Behzat: 2008 yılında Bodrum’da yelken yarışlarına başladım. İlk teknemi 2009 yılında aldım. 20 feet’lik Jeannneau Sun 2000 model bir yelkenliydi. Ama hep denizde yaşamak gibi bir hayalim vardı. 2011 yılında da bu amaçla 46 feet’lik Bavaria’yı aldım. Eşim İsmihan ve sonradan aramıza katılan oğlumuz Kostak (kedileri, teknenin ismi de sonra Kostak oldu) ile teknede yaşamaya başladık. İstanbul’da üç yıl Fenerbahçe Marina’da teknede yaşadık. Bu süre içerisinde İstanbul-Rodos gibi dört beş aylık uzun seyirlerimiz de oldu.

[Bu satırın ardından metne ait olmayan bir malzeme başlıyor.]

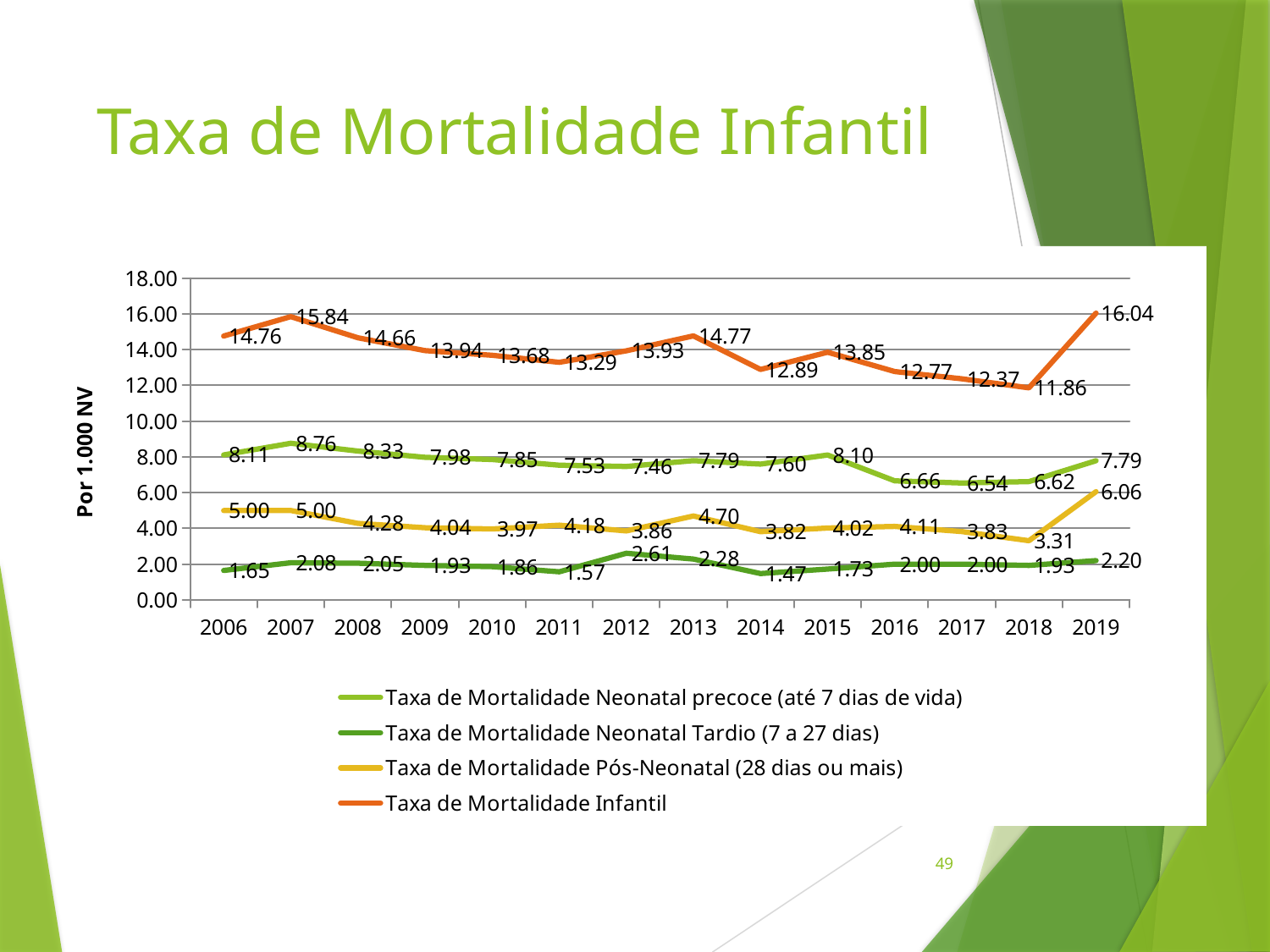
In which year is Taxa de Mortalidade Infantil lowest? 2018 What is the value of Taxa de Mortalidade Neonatal Tardio (7 a 27 dias) in 2012? 2.61 What is the value of Taxa de Mortalidade Neonatal precoce (até 7 dias de vida) in 2007? 8.76 How many series does the legend list? 4 What is the value of Taxa de Mortalidade Pós-Neonatal (28 dias ou mais) in 2018? 3.31 What is the label of the vertical axis? Por 1.000 NV What is the value of Taxa de Mortalidade Infantil in 2019? 16.04 How many years are plotted along the x axis? 14 In which year is Taxa de Mortalidade Neonatal Tardio (7 a 27 dias) lowest? 2014 What type of chart is shown on the slide? Line chart Which is larger: Taxa de Mortalidade Neonatal precoce in 2006 or in 2016? 2006 What is the difference between the Taxa de Mortalidade Infantil values for 2019 and 2018? 4.18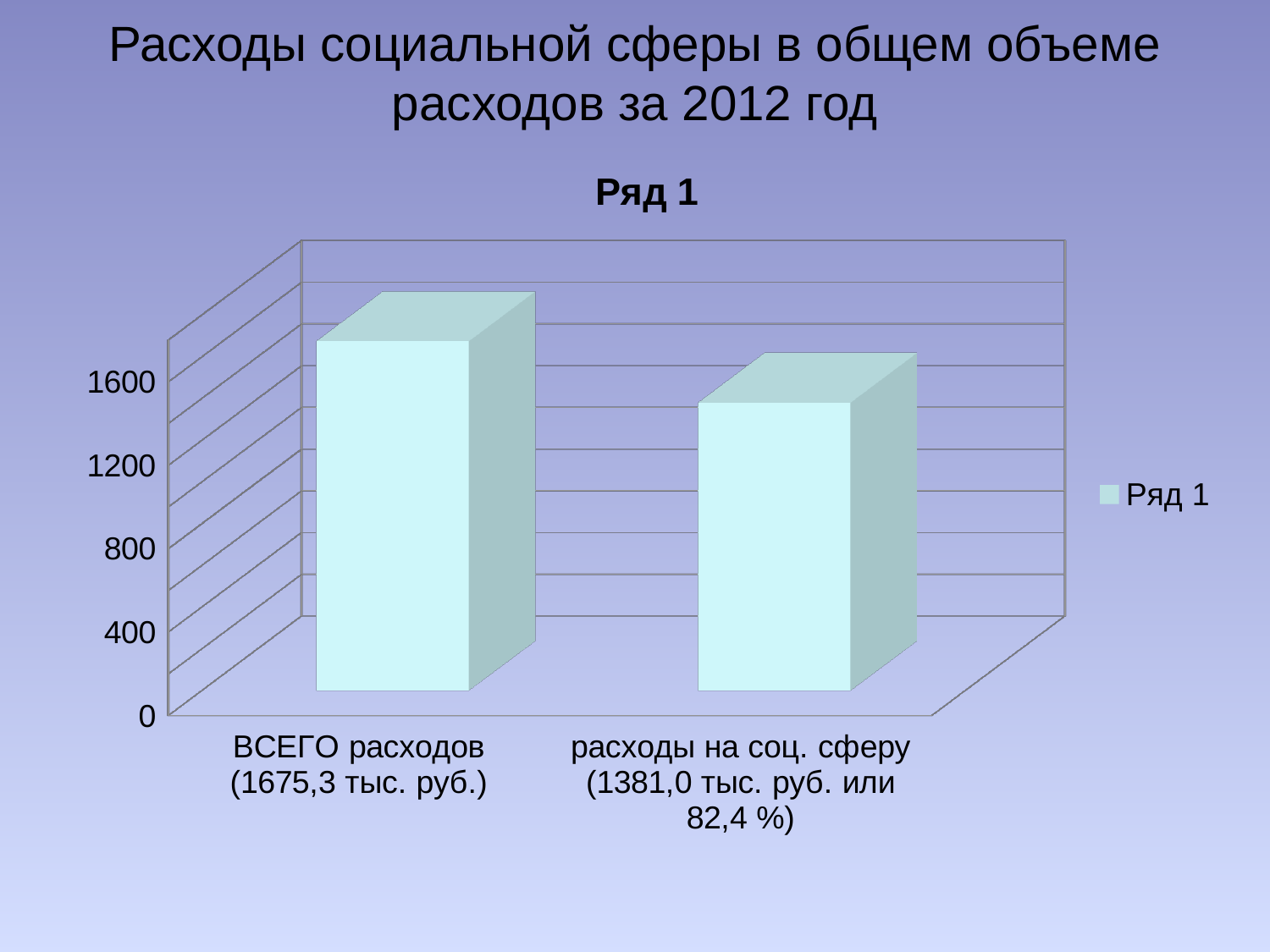
What is the value for ВСЕГО расходов? 1675,3 тыс. руб. What is the difference between ВСЕГО расходов and расходы на соц. сферу in тыс. руб.? 294,3 тыс. руб. What kind of chart is shown on the slide? bar chart What share of total expenses do расходы на соц. сферу make up, as printed on the slide? 82,4 % Which category has the lower bar? расходы на соц. сферу How many series does the legend list? 1 Is the value for ВСЕГО расходов greater or less than 1600? greater What is the value for расходы на соц. сферу? 1381,0 тыс. руб. Which category has the higher bar? ВСЕГО расходов How many bars are shown in the chart? 2 What is the name of the series shown in the legend? Ряд 1 Is the value for расходы на соц. сферу greater or less than 1200? greater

Sonra 2014’te çıkıp, kona göçe, bir buçuk ayda Malta’ya gittik. O kışı Malta’da geçirdik. Sekiz ay kaldıktan sonra Sicilya’ya çıktık. Yazı Sicilya’da geçirip tekrar kış başlangıcında Malta’ya döndük. Altı ay daha kaldıktan sonra Malta’dan çıkıp Tunus’ta bir ay kadar El Kantaoui Marina’da yaşadık. Sonra da iki ay gibi bir seyirle Bodrum’a döndük. Bu kez Bodrum’daki evimiz teknemiz oldu. İlk önce Milta Marina’da bağlandık. Bir yıl sonra Bitez’deki Belediye Marina’ya taşındık. Pandemide de tekneyi satmak durumunda kaldık.
Yarış kısmına gelirsek…
Behzat: Hep yarıştım, hâlâ da yarışıyorum. Grand Soleil 39 model Truva teknesinde başladım ilk. Sonra ekiple (Truva ekibi) birlikte ortaklaşa bir de Farr 30 yarış teknesi aldık. Birkaç yıl yarıştık Bodrum ve İstanbul’da o Farr 30’la. Şimdi de o ekipteki arkadaşlarımın büyük bir kısmıyla birlikte tirhandilde yarışıyoruz. 2018’den beri Bodrum’da tirhandil yarışlarına ve Bodrum Cup’a katılıyoruz.